§ **ABOUT THIS TASK**: In the copy of these records, include no pictures and change nothing else.
--- MATERIAL SHOWN ---
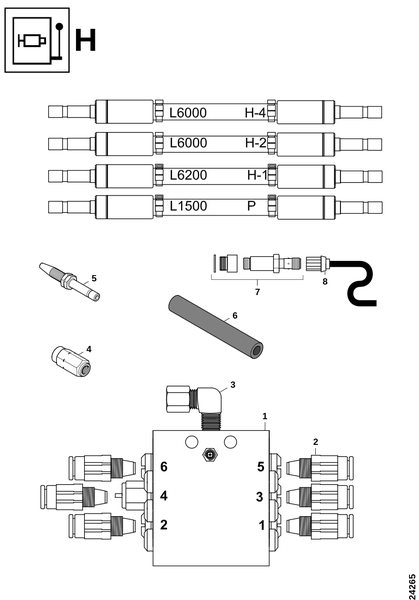 H

L6000 H-4
L6000 H-2
L6200 H-1
L1500 P

5
7
8
6
4
3
1
2
6
5
4
3
2
1

24265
---
§ **RESPONSE TO THE TASK**:
 H

L6000 H-4
L6000 H-2
L6200 H-1
L1500 P

5
7
8
6
4
3
1
2
6
5
4
3
2
1

24265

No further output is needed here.